> [WHAT YOU NEED TO DO]
1) According to the excerpt on Merge, what makes Chomsky's story attractive? Answer in one to three sentences.
2) From the excerpt on Merge, write out the passage from "Thus, once we" up to and including "to understand it?".

Thus, once we think in terms of curves, it seems clear that things could not
have been otherwise hump/camel-wise (but see comments to above link for
problems with this “joke”)..
Now, before I get lots of comments taking the “joke” apart (again,
see earlier post), let me try to illustrate what I have in mind with a more
relevant syntactic example (there are several others in the earlier post).
Chomsky has famously argued that properly
understood Merge yields both phrase structure and movement. What is the proper way to understand it?
Well, merge is an operation that takes two linguistic items A and B and puts
them together (forms a set). What As and Bs? Chomsky says that there are two
possibilities: (i) neither A nor B contains the other or (ii) one of A or B
contains the other. In the first case, Merge(A,B) yields a constituent like
{A,B}. In the other it yields a constituent like {B,{A… B}}. Thus, if
(i) and (ii) exhaust the options then it looks like every possible instance of
a very simple combination rule (merge) results in just the two products that we
find prominently in Gs (viz. products of PS rules and movement rules). What
makes Chomsky’s story attractive is that it looks like the two principle
properties of Gs (hierarchy and displacement) follow exhaustively from the
possible ways two inputs can fall under the rule. Either the to-be-combined
form a part whole relation or they do not. Thus, a simple exhaustive account of
the options yields (all and only?) the attested structural dependencies.[8]
I don’t know about you, but if Chomsky is right here, then I
consider this to be a very nice kind
of account. Why do Gs have both PS rules and movement rules? Because the
simplest conception of the combination operation has these two “kinds” of rules
(and only these) as consequence.
There are other examples of this kind of thinking in the
syntax literature as I discussed here. Nor is
this restricted to syntax. It is also a staple of phonological feature
theories, where the aim is to adumbrate all and only the possible linguistic
sounds and, if I understand Heinz and Idsardi’s Science paper, the range of possible phonological processes.

> [SOURCE EXCERPT]
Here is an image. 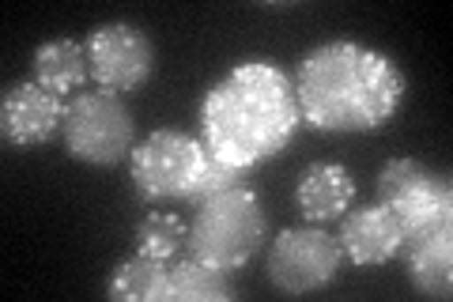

> [WRITTEN RESPONSES]
1) Chomsky's story is attractive because the two principal properties of Gs, hierarchy and displacement, appear to follow exhaustively from the possible ways two inputs can fall under the Merge rule: either the items to be combined form a part-whole relation or they do not. A simple exhaustive account of these options therefore yields the attested structural dependencies.

2)
Thus, once we think in terms of curves, it seems clear that things could not
have been otherwise hump/camel-wise (but see comments to above link for
problems with this “joke”)..
Now, before I get lots of comments taking the “joke” apart (again,
see earlier post), let me try to illustrate what I have in mind with a more
relevant syntactic example (there are several others in the earlier post).
Chomsky has famously argued that properly
understood Merge yields both phrase structure and movement. What is the proper way to understand it?